Acked-by: Arnout Vandecappelle (Essensium/Mind) <arnout at mind.be>
Tested-by: Arnout Vandecappelle (Essensium/Mind) <arnout at mind.be>

 This is for next, obviously.

> ---
>  support/download/git | 91 ++++++++++++++++++++++++++++++++++------------------
>  1 file changed, 60 insertions(+), 31 deletions(-)

 Note that, although lines are added here, it really is a simplification and
explicitation of the logic.

> 
> diff --git a/support/download/git b/support/download/git
> index f7eef15..1411d94 100755
> --- a/support/download/git
> +++ b/support/download/git
> @@ -39,43 +39,72 @@ _git() {
>      eval ${GIT} "${@}"
>  }
>  
> -# Try a shallow clone, since it is faster than a full clone - but that only
> -# works if the version is a ref (tag or branch). Before trying to do a shallow
> -# clone we check if ${cset} is in the list provided by git ls-remote. If not
> -# we fall back on a full clone.
> -#
> -# Messages for the type of clone used are provided to ease debugging in case of
> -# problems
> -git_done=0
> -if [ -n "$(_git ls-remote "'${repo}'" "'${cset}'" 2>&1)" ]; then
> -    printf "Doing shallow clone\n"
> -    if _git clone ${verbose} "${@}" --depth 1 -b "'${cset}'" "'${repo}'" "'${basename}'"; then
> -        git_done=1
> -    else
> -        printf "Shallow clone failed, falling back to doing a full clone\n"
> +_git init ${verbose} "'${basename}'"
> +
> +pushd "${basename}" >/dev/null
> +
> +# Save the temporary file inside the .git directory that will be deleted after the checkout is done.

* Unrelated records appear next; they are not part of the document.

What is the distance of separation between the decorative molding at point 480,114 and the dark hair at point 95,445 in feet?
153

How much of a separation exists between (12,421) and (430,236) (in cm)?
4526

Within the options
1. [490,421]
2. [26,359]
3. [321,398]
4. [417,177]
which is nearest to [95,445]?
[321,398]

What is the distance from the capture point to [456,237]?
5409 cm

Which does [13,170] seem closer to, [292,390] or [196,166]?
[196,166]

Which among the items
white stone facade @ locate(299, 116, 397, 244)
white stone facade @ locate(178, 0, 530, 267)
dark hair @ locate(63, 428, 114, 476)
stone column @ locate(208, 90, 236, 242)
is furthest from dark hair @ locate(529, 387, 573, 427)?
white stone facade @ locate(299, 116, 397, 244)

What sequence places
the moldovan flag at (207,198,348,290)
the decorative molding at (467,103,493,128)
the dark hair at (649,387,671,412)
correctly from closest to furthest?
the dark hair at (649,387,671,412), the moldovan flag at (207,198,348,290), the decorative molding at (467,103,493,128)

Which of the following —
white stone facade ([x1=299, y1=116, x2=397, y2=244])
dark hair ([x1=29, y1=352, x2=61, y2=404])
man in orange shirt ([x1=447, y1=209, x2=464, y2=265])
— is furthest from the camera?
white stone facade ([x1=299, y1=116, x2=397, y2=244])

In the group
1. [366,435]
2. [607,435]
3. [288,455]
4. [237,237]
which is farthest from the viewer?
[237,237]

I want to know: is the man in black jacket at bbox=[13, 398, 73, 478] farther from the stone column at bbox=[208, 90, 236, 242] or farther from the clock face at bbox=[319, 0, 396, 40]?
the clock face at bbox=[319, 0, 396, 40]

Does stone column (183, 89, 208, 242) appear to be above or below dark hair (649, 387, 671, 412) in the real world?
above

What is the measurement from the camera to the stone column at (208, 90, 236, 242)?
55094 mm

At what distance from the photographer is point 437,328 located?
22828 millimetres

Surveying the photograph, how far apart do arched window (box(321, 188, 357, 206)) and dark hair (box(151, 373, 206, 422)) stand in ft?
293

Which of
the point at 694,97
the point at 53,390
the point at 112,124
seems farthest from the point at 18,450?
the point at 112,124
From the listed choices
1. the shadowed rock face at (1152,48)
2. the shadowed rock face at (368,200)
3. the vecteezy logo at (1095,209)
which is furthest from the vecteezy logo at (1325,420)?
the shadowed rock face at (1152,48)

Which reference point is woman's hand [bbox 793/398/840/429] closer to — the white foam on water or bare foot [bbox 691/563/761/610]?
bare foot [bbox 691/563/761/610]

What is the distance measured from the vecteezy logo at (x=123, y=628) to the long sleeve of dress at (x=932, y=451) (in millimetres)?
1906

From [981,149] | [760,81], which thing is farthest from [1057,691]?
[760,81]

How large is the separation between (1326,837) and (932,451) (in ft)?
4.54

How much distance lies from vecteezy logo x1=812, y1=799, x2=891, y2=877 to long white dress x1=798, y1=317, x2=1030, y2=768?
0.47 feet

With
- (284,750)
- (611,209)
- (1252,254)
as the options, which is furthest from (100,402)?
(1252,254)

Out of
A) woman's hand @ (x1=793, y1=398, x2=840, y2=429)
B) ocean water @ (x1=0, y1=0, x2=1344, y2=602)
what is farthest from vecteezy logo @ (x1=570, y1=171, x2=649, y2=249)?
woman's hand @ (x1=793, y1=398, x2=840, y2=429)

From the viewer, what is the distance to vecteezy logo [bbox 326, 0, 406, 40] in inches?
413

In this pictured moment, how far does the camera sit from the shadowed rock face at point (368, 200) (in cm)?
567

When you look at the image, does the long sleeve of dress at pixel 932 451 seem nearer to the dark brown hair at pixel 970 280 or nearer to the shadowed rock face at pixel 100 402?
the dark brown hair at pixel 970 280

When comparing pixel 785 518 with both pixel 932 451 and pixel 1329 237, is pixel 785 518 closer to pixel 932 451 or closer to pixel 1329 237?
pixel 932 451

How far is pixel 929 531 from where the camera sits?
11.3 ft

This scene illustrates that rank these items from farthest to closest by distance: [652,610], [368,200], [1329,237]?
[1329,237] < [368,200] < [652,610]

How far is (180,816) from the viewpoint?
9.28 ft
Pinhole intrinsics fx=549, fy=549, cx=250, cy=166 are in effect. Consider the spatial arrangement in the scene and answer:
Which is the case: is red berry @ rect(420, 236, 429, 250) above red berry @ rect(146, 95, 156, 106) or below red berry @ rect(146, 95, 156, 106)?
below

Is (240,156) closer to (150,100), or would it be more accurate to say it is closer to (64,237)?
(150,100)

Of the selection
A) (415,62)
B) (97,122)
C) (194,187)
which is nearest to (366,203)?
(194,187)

 Don't forget to wrap at 80 columns.

> +tmpf=".git/ls-remote"
> +_git ls-remote "'${repo}'" > "${tmpf}"
> +
> +do_a_shallow_fetch=0
> +if grep "\<\(\|\(\|refs/\)\(heads\|tags\)/\)${cset}$" "${tmpf}" >/dev/null 2>&1; then

 This is where grep -E becomes useful :-)

> +    printf "The desired version is a named reference\n"
> +    # Support branches and tags in the simplified form.
> +    # Support branches and tags and special refs in the complete form refs/heads/branch.
> +    # When the name is ambiguous, the branch will be selected (by git fetch or git clone).
> +    ref="${cset}"
> +    do_a_shallow_fetch=1
> +elif grep "^${cset}" "${tmpf}" >/dev/null 2>&1; then
> +    printf "The desired version is a sha1\n"
> +    if [ ${#cset} -lt 40 -a "1" != "$(awk "/^${cset}/{print \$1|\"sort -u | wc -l\"}" "${tmpf}")" ]; then

 I think the check for -lt 40 is redundant.

 I think all the logic here could be made a bit simpler by saving to a temporary
file again:

elif grep "^${cset}" "${tmpf}" > .git/matching_refs 2>/dev/null; then
    printf ...
    if "$(cut -f 1 .git/matching_refs | sort -u | wc -l) != 2; then
        ...


> +        printf "Ambiguous partial sha1\n"
> +        awk "/^${cset}/{print \$1|\"sort -u | wc -l\"}" "${tmpf}"

 Here we should print the full lines, so without sort -u and wc. Sort is still
useful though.

> +        exit 1
> +    fi
> +    # Accept full or unambiguous partial sha1. A sha1 can be referenced by many names.
> +    # Prefer sha1 of commit pointed by a tag or sha1 of the tag itself,
> +    # then sha1 pointed by any ref/*, and only then sha1 pointed by *HEAD.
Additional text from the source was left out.